Excerpt to read —
|---|
Thursday, December 8, 2011

Dumb Cosmopolitan advice (part 2)

After some research I could honestly make 10 parts about how dumb Cosmopolitan is but I will just concentrate on the most extreme. Before I continue some told me that once in a while the advice is good. Yes, sometimes it might is. But even a broken clock is right twice a day. So I can say 98% of the advice is bullshit. For example:

"Don't be fooled by a guy who offers up tons of minor bits of information about where he's been or what he's been doing. At first, it may seem that because he can describe so much, he must be truthful. But he could actually be trying to cover his ass. 'If he's telling a story and you notice he's peppering it with insignificant details, that's a warning sign,' says Driver. 'This is especially true if you detect a lot of pauses, because it means he's trying to come up with more facts.' "

Sooo... When we don't share much it bugs you... and when we do we are liars... Great advice. But there is more my little Pokemon friends...
|---|
Information shown —
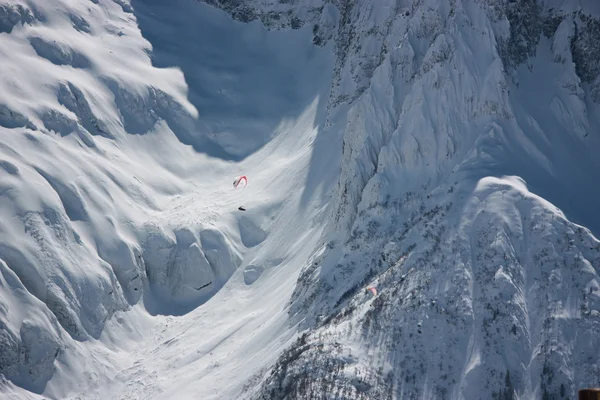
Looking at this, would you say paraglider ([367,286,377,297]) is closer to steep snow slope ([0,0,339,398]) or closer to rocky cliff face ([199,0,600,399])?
rocky cliff face ([199,0,600,399])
|---|
What you need to do — In the post about dumb Cosmopolitan advice, what percentage of the magazine's advice does the writer say is bad?

In response — 98%